Дорогая, милая Марусенька!
Сейчас сидели за чаем: Максимыч, Бунины — и вели кое-какие разговоры. Вдруг телеграмма. Распечатываю и вижу в ней свою дочку. Максимыч поздравляет своего куманька, а я, растроганный, удаляюсь к себе и пишу тебе… Навряд ли смогу что-нибудь написать путное, ибо весь наполнен массой впечатлений необычно хороших…

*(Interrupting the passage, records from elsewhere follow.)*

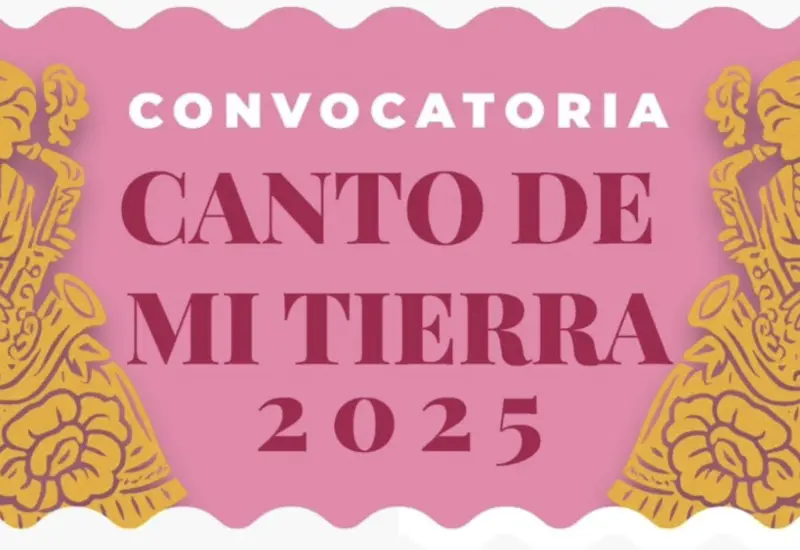 Cartel oficial con la convocatoria para el Concurso de Composición de la Canción Oaxaqueña “Canto de mi Tierra”, invitando a creadores musicales.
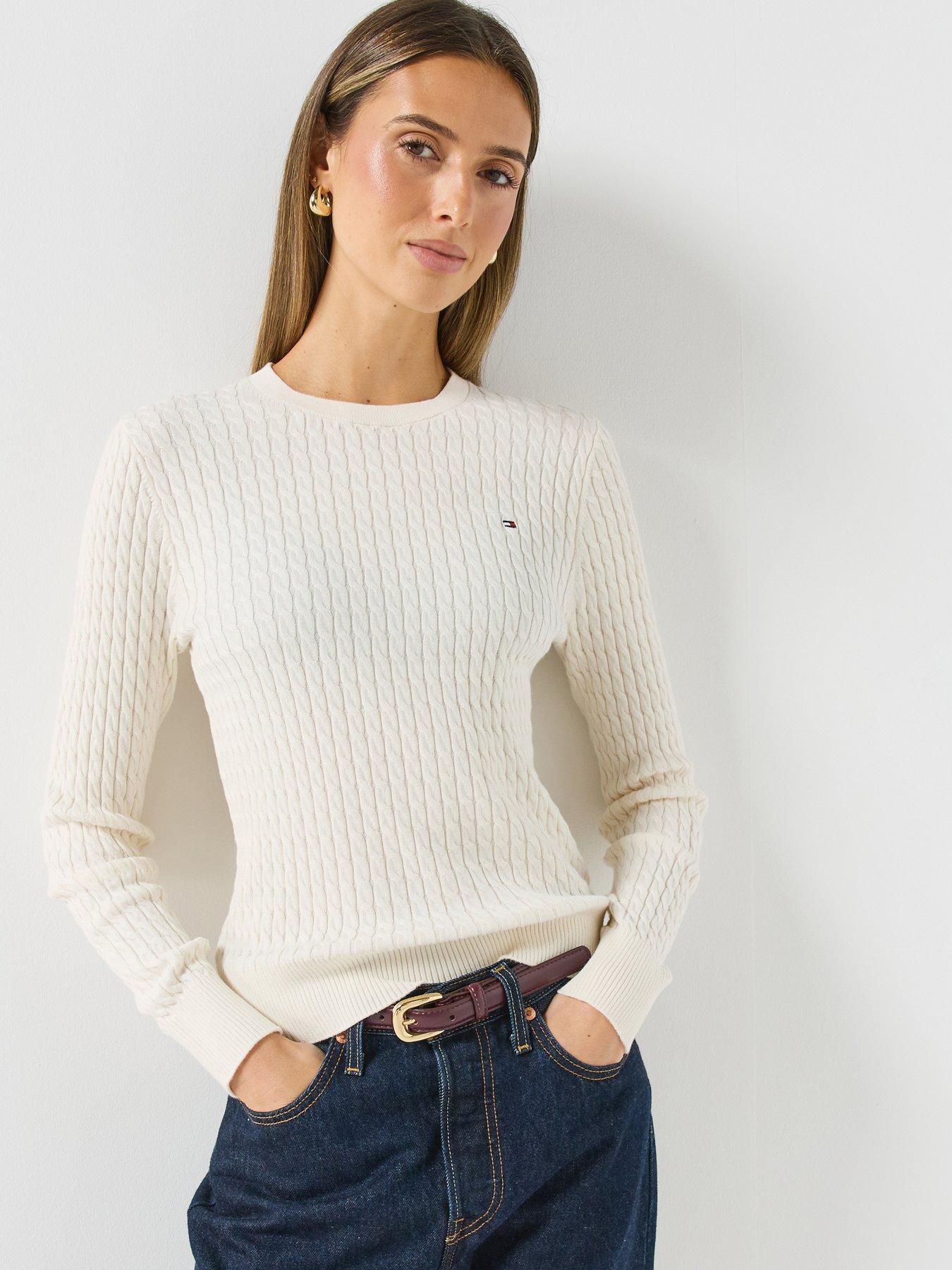 Tommy Hilfiger Women's Cream Fine Cable Knit Crew Neck Jumper - Image 4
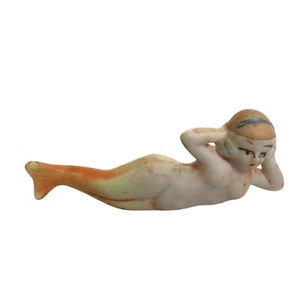 Vintage japanische Akt badende Meerjungfrau Figur - handbemalt orange Flosse, 3,5" - Bild 1 von 7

Как хорошо, что у нас есть дочка. Наша жизнь теперь освещается новым содержанием. В ней больше смысла и прекрасного взаимопонимания. Нашей задачей теперь будет вырастить ее и приготовить к принятию сана пролетарского борца. Надо влить в нее всю мощь наших сил, и пусть она пойдет тем же уверенным и жизнерадостным шагом дальше по пути общей работы. Как жаль, что ей еще долго придется быть около тебя… и мне долго не придется с ней жить той товарищеской жизнью, о которой я так много и долго мечтал. Надо будет только раскрывать перед нашей дочкой все содержание мира и быть ее старшим товарищем, но не более. Всю авторитарность отцовства и материнства мы отбросили в сторону. Ах, ты представить не можешь, каким славным представляется мне наше будущее.
Мы на своих прогулках всегда любуемся детьми. Иногда идем, идем, а потом остановимся около какого-нибудь карапуза и хохочем вместе с ним или наблюдаем их серьезные рожицы, с какими они смотрят на отдельно от них живущий мир взрослых людей. У Максимыча неисчерпаемый запас любовного отношения к детишкам, и это я считаю залогом здоровой творческой личности человека…целую нашу дочурку».